**EXERCISE REQUIREMENTS**.
Copy every entry precisely.

(Collected data entries)
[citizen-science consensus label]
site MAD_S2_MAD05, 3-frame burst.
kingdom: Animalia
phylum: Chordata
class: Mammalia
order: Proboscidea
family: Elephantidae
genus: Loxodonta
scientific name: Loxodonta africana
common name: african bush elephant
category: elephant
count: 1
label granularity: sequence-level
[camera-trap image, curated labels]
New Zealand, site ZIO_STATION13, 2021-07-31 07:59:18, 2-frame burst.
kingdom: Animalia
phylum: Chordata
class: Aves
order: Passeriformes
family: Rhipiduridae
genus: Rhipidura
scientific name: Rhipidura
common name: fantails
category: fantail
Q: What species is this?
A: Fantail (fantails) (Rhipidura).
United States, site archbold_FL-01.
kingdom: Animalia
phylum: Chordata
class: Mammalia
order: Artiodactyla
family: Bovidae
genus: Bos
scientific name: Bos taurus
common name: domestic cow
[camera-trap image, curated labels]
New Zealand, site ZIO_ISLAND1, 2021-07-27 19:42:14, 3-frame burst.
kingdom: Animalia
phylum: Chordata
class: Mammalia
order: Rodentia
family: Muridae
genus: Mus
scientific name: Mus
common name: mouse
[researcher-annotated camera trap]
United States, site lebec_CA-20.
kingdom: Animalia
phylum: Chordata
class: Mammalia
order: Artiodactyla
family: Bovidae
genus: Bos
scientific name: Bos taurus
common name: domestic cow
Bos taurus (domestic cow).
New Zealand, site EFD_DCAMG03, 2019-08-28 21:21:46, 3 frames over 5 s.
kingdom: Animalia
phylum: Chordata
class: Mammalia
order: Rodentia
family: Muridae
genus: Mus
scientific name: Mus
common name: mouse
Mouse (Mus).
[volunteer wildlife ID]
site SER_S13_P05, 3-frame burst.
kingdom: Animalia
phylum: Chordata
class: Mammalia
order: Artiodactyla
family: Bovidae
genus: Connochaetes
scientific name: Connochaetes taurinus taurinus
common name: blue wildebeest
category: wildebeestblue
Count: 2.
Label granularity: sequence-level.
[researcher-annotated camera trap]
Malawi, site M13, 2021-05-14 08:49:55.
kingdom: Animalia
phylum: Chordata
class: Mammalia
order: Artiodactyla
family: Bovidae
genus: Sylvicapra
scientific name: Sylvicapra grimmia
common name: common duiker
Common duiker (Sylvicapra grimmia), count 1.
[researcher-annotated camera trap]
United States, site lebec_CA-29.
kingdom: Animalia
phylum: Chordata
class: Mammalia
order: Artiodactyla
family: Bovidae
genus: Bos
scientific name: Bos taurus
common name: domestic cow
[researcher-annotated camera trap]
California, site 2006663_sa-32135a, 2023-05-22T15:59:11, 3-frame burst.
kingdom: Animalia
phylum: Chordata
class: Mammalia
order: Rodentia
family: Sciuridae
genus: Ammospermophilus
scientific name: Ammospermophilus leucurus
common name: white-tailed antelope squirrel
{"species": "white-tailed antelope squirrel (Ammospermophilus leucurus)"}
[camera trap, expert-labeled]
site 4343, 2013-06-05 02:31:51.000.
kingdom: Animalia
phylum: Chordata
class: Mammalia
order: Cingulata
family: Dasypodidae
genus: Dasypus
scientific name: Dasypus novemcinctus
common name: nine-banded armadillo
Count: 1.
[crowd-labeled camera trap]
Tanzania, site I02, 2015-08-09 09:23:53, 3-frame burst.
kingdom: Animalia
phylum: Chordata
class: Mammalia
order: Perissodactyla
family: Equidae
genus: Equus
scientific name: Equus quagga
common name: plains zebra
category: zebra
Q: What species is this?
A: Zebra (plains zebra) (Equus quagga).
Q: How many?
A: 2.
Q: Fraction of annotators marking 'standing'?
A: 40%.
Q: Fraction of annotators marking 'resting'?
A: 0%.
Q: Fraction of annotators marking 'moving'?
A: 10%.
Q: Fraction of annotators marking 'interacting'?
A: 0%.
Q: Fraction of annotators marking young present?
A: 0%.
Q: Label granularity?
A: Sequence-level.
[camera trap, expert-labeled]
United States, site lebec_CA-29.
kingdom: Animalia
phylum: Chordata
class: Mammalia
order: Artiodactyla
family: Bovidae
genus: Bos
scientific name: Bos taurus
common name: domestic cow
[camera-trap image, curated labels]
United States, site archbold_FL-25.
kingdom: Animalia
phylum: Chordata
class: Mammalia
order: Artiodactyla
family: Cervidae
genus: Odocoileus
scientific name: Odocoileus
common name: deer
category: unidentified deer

**WRITTEN SOLUTION**.
[citizen-science consensus label]
site MAD_S2_MAD05, 3-frame burst.
kingdom: Animalia
phylum: Chordata
class: Mammalia
order: Proboscidea
family: Elephantidae
genus: Loxodonta
scientific name: Loxodonta africana
common name: african bush elephant
category: elephant
count: 1
label granularity: sequence-level
[camera-trap image, curated labels]
New Zealand, site ZIO_STATION13, 2021-07-31 07:59:18, 2-frame burst.
kingdom: Animalia
phylum: Chordata
class: Aves
order: Passeriformes
family: Rhipiduridae
genus: Rhipidura
scientific name: Rhipidura
common name: fantails
category: fantail
Q: What species is this?
A: Fantail (fantails) (Rhipidura).
United States, site archbold_FL-01.
kingdom: Animalia
phylum: Chordata
class: Mammalia
order: Artiodactyla
family: Bovidae
genus: Bos
scientific name: Bos taurus
common name: domestic cow
[camera-trap image, curated labels]
New Zealand, site ZIO_ISLAND1, 2021-07-27 19:42:14, 3-frame burst.
kingdom: Animalia
phylum: Chordata
class: Mammalia
order: Rodentia
family: Muridae
genus: Mus
scientific name: Mus
common name: mouse
[researcher-annotated camera trap]
United States, site lebec_CA-20.
kingdom: Animalia
phylum: Chordata
class: Mammalia
order: Artiodactyla
family: Bovidae
genus: Bos
scientific name: Bos taurus
common name: domestic cow
Bos taurus (domestic cow).
New Zealand, site EFD_DCAMG03, 2019-08-28 21:21:46, 3 frames over 5 s.
kingdom: Animalia
phylum: Chordata
class: Mammalia
order: Rodentia
family: Muridae
genus: Mus
scientific name: Mus
common name: mouse
Mouse (Mus).
[volunteer wildlife ID]
site SER_S13_P05, 3-frame burst.
kingdom: Animalia
phylum: Chordata
class: Mammalia
order: Artiodactyla
family: Bovidae
genus: Connochaetes
scientific name: Connochaetes taurinus taurinus
common name: blue wildebeest
category: wildebeestblue
Count: 2.
Label granularity: sequence-level.
[researcher-annotated camera trap]
Malawi, site M13, 2021-05-14 08:49:55.
kingdom: Animalia
phylum: Chordata
class: Mammalia
order: Artiodactyla
family: Bovidae
genus: Sylvicapra
scientific name: Sylvicapra grimmia
common name: common duiker
Common duiker (Sylvicapra grimmia), count 1.
[researcher-annotated camera trap]
United States, site lebec_CA-29.
kingdom: Animalia
phylum: Chordata
class: Mammalia
order: Artiodactyla
family: Bovidae
genus: Bos
scientific name: Bos taurus
common name: domestic cow
[researcher-annotated camera trap]
California, site 2006663_sa-32135a, 2023-05-22T15:59:11, 3-frame burst.
kingdom: Animalia
phylum: Chordata
class: Mammalia
order: Rodentia
family: Sciuridae
genus: Ammospermophilus
scientific name: Ammospermophilus leucurus
common name: white-tailed antelope squirrel
{"species": "white-tailed antelope squirrel (Ammospermophilus leucurus)"}
[camera trap, expert-labeled]
site 4343, 2013-06-05 02:31:51.000.
kingdom: Animalia
phylum: Chordata
class: Mammalia
order: Cingulata
family: Dasypodidae
genus: Dasypus
scientific name: Dasypus novemcinctus
common name: nine-banded armadillo
Count: 1.
[crowd-labeled camera trap]
Tanzania, site I02, 2015-08-09 09:23:53, 3-frame burst.
kingdom: Animalia
phylum: Chordata
class: Mammalia
order: Perissodactyla
family: Equidae
genus: Equus
scientific name: Equus quagga
common name: plains zebra
category: zebra
Q: What species is this?
A: Zebra (plains zebra) (Equus quagga).
Q: How many?
A: 2.
Q: Fraction of annotators marking 'standing'?
A: 40%.
Q: Fraction of annotators marking 'resting'?
A: 0%.
Q: Fraction of annotators marking 'moving'?
A: 10%.
Q: Fraction of annotators marking 'interacting'?
A: 0%.
Q: Fraction of annotators marking young present?
A: 0%.
Q: Label granularity?
A: Sequence-level.
[camera trap, expert-labeled]
United States, site lebec_CA-29.
kingdom: Animalia
phylum: Chordata
class: Mammalia
order: Artiodactyla
family: Bovidae
genus: Bos
scientific name: Bos taurus
common name: domestic cow
[camera-trap image, curated labels]
United States, site archbold_FL-25.
kingdom: Animalia
phylum: Chordata
class: Mammalia
order: Artiodactyla
family: Cervidae
genus: Odocoileus
scientific name: Odocoileus
common name: deer
category: unidentified deer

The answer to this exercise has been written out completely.